**STATED PROBLEM**
Copy out the items below with "viewer" put in place of "camera" and nothing else altered. Omit the pictures.

[Records from a dataset]

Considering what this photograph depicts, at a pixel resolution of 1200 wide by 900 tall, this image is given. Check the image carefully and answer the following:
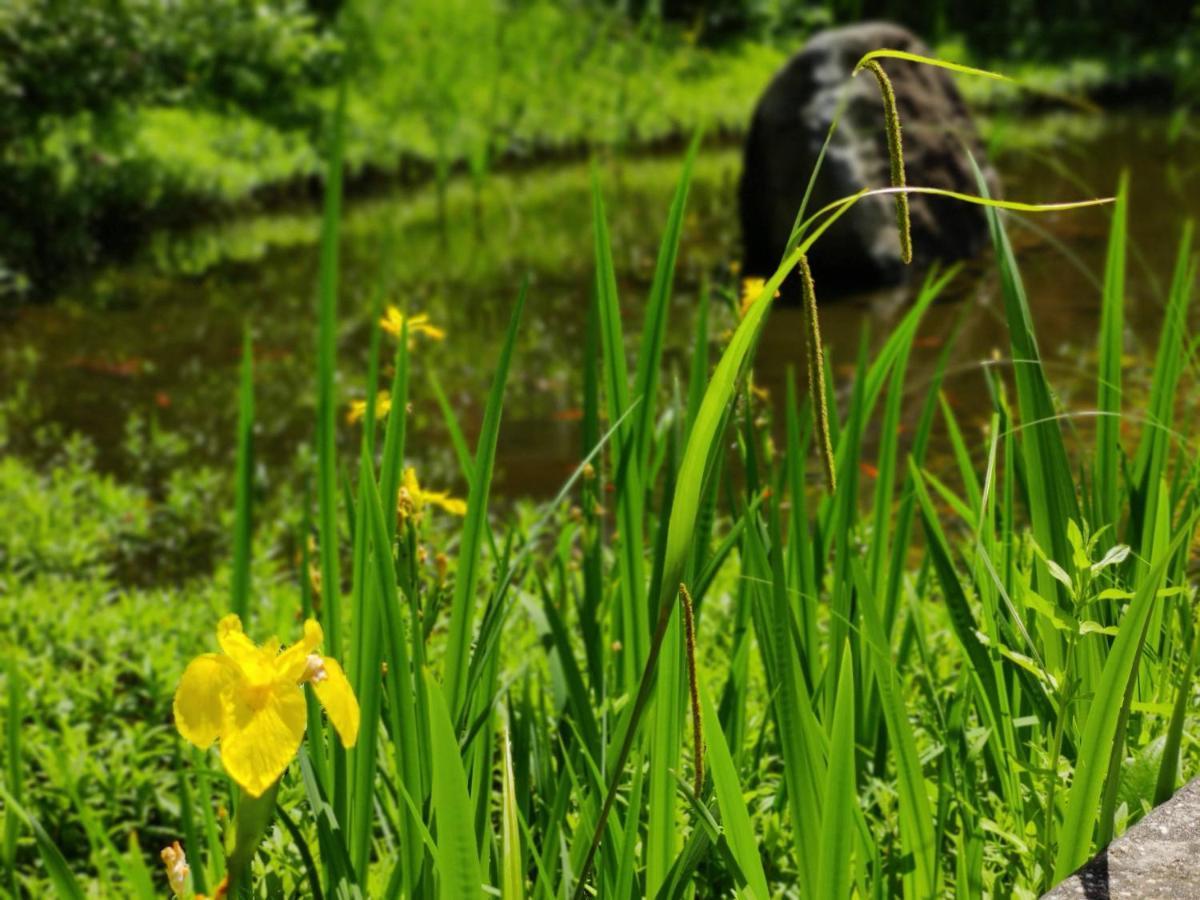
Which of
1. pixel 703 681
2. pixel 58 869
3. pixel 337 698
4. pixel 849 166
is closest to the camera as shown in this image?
pixel 337 698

**EXPECTED ANSWER**
Considering what this photograph depicts, at a pixel resolution of 1200 wide by 900 tall, this image is given. Check the image carefully and answer the following:
Which of
1. pixel 703 681
2. pixel 58 869
3. pixel 337 698
4. pixel 849 166
is closest to the viewer as shown in this image?
pixel 337 698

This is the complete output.